- **TASK INPUT**
______
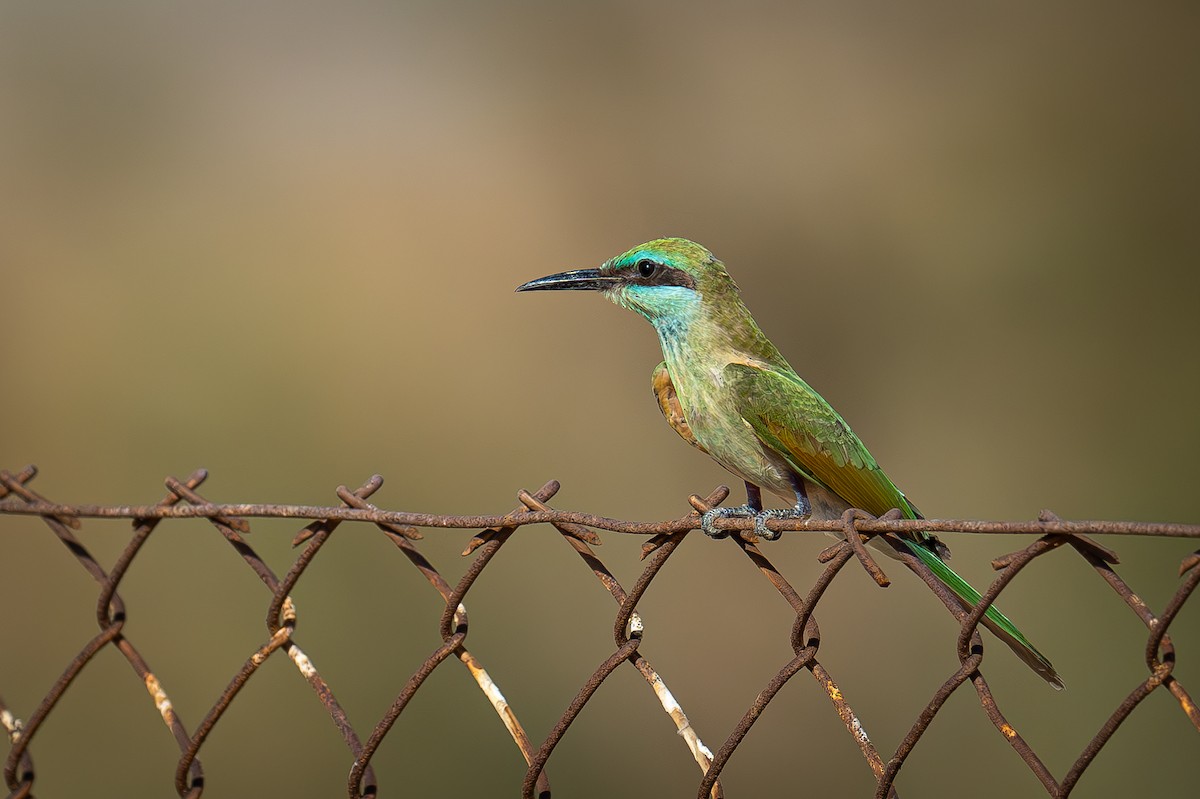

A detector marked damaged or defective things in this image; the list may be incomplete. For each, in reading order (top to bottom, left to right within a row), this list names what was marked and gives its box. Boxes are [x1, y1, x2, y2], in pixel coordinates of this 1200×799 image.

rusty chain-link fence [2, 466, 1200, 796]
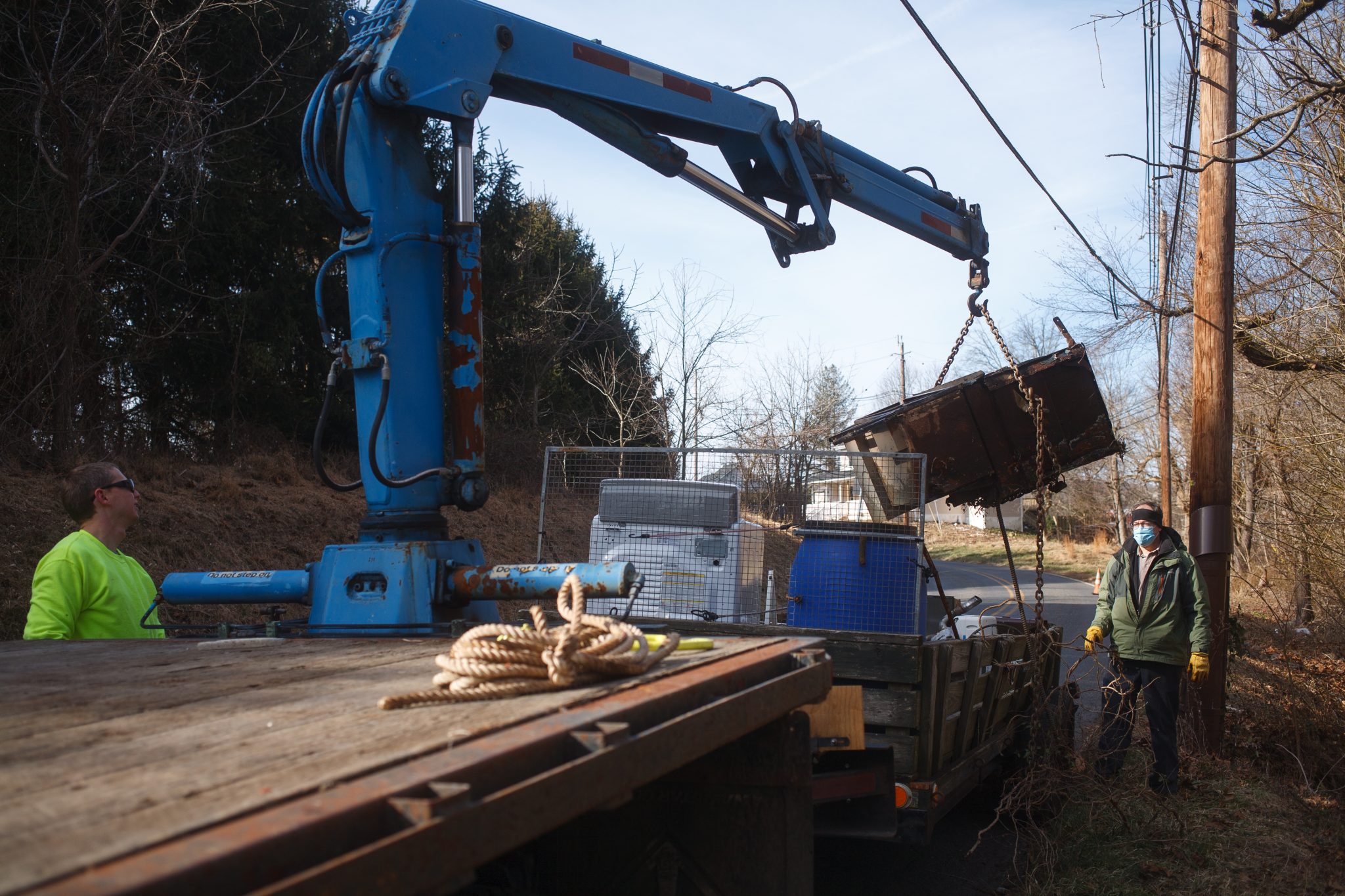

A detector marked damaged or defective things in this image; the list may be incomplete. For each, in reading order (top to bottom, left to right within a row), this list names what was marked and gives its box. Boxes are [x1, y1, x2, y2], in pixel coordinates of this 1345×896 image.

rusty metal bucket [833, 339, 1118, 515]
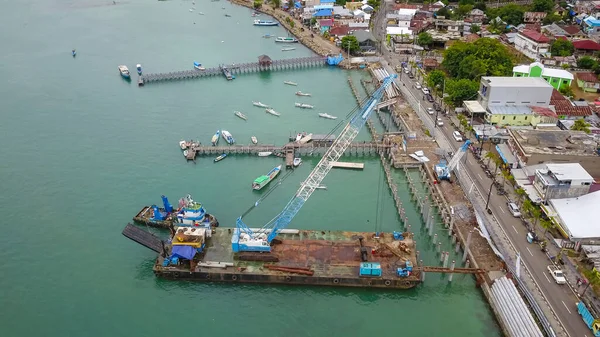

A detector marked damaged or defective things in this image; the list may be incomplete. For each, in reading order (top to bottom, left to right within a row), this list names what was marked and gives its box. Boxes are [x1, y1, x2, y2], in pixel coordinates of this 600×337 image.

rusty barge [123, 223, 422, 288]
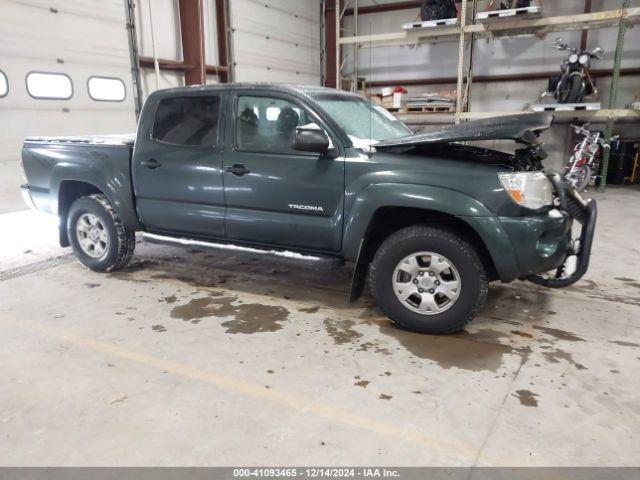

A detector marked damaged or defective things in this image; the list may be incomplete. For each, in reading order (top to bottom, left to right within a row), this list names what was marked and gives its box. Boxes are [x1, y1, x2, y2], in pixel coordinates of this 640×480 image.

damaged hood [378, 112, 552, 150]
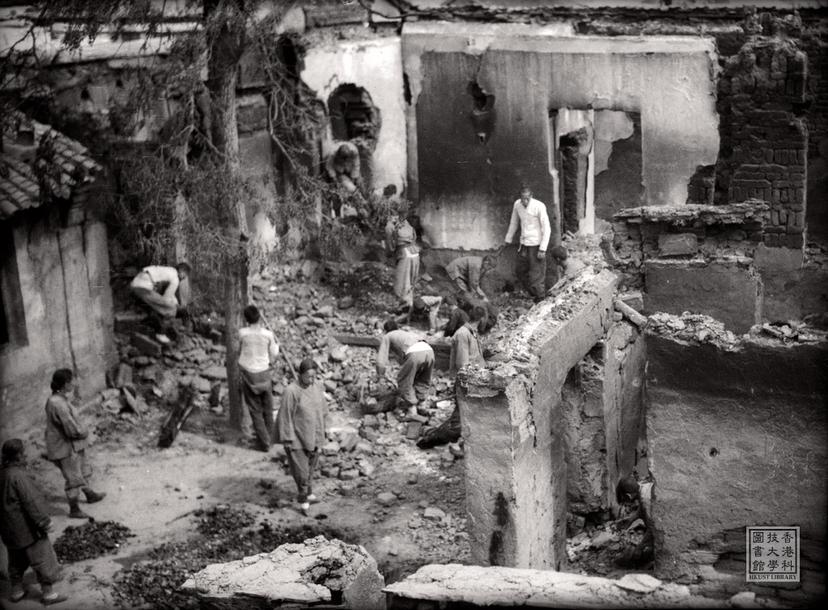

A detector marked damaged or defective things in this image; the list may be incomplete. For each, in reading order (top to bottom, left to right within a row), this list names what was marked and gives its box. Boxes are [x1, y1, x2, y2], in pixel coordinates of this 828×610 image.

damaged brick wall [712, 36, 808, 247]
______
- **JOB**
Edit the data from the line with "this 640×480 image." up to and including the line with "damaged hood [378, 112, 552, 150]" by replacing "incomplete" with "partial" and leaving everything else unchanged. Give back only those lines.

- **THE RESPONSE**
A detector marked damaged or defective things in this image; the list may be partial. For each, in reading order (top to bottom, left to right within a row), this list names what was marked and gives its box. Boxes are [x1, y1, x2, y2], in pixel coordinates of this 640×480 image.

damaged hood [378, 112, 552, 150]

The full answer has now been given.